Built in 1788, the Padre José Burgos National Museum is in the ancestral home of Father José Burgos, one of the three martyr priests executed by the Spanish in 1872. It is a two-story structure located near the provincial jail made famous by being the site of President Elpidio Quirino’s birth, and a school named after the martyred priest. It was renovated by the Filipinas Foundation, Inc. and inaugurated on May 3, 1975. In January 1989, a Contract of Lease was executed by the Ilocos Sur Historical and Cultural Foundation, Inc. leasing the memorabilia for 50 years, and turning over the administration to the National Museum showcasing some of Ilocandia’s most illustrious (and controversial) historical figures.

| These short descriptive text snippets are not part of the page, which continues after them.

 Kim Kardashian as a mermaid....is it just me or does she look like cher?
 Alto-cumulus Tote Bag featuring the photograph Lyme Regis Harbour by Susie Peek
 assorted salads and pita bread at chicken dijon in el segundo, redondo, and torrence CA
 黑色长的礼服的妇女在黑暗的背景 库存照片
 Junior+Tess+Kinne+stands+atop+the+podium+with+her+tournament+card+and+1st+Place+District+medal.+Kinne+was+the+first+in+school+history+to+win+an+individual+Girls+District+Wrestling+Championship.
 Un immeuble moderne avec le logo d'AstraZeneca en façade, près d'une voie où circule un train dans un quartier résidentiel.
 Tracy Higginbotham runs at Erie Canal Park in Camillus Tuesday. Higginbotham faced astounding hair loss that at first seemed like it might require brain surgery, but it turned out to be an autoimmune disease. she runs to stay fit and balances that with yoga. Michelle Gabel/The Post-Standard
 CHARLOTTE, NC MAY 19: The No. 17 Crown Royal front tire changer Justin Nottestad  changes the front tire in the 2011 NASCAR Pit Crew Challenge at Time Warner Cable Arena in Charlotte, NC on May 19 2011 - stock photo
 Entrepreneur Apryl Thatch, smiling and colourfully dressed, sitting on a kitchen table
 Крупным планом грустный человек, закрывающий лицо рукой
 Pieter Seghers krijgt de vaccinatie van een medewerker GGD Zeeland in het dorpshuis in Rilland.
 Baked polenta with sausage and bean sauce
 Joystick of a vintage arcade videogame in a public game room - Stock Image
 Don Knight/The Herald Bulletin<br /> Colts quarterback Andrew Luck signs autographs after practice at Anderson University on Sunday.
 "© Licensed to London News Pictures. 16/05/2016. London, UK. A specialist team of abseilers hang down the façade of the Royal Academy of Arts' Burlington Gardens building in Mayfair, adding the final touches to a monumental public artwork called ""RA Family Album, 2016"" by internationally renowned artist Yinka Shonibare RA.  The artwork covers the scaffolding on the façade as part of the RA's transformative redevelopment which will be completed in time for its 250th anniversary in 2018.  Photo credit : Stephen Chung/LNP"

It houses an extensive collection of Ilocano artifacts, including a series of 14 paintings by the locally famed painter Don Esteban Villanueva depicting the 1807 Basi Revolt. Iloco-Kankanaey-Itneg material culture such as wooden plates and bowls, wooden coffins, burial chair, musical instruments such as drum (tambur), bamboo mouth flute (paldeng), and brass gong (gangsa); weaponry such as shield (kalasag) and spears; weaving implements and wooden loom (pag-ablan); textiles; and jars are also on display. A collection of Father Burgos' memorabilia and photographs, family antiques and jewelry can also be seen; Father Burgos’ quarters and a mini library containing his student Jose Rizal’s Noli Me Tangere, which the teacher received as a gift is also opened for public viewing.
The ancestral home is well-managed and charges only a minimal fee. It is open to the public Tuesdays up to Saturdays, closing for around two hours during lunch time. Tour groups may also schedule viewing during weekends and holidays.